AIM OF THE EXERCISE:
In the records below, tally each line that contains the word "Mens" and give the total only.

Excerpts from a dataset

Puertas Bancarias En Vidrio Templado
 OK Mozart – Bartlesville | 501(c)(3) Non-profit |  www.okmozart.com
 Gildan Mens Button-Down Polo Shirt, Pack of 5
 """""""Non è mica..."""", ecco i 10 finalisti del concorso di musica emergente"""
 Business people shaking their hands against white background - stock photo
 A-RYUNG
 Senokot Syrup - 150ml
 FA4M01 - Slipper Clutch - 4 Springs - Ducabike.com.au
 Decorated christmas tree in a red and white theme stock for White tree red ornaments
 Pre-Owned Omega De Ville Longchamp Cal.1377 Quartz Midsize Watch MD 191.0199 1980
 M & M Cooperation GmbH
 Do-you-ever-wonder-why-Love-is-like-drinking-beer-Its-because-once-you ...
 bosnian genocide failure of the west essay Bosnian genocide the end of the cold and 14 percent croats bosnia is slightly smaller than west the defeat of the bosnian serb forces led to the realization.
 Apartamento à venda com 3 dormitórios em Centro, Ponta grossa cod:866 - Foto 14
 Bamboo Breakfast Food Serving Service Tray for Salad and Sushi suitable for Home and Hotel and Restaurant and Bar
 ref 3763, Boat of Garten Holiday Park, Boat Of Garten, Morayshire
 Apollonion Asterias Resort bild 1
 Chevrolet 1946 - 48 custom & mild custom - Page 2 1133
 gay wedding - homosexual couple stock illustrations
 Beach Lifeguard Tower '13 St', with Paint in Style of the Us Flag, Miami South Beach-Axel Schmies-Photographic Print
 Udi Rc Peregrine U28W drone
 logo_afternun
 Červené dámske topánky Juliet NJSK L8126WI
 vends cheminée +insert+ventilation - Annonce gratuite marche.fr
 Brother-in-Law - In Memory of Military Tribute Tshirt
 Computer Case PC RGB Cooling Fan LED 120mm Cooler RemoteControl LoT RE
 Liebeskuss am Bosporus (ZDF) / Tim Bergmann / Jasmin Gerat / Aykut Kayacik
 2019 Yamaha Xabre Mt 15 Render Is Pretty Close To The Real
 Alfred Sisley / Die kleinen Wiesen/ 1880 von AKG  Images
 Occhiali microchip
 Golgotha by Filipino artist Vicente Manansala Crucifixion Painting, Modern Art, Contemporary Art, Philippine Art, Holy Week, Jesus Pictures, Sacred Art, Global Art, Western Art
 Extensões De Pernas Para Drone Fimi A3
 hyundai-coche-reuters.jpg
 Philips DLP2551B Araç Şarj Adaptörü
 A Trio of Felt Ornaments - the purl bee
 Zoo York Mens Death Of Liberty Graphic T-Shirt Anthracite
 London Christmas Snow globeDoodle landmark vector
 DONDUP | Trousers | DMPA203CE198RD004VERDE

RESULT OF THE TASK:
2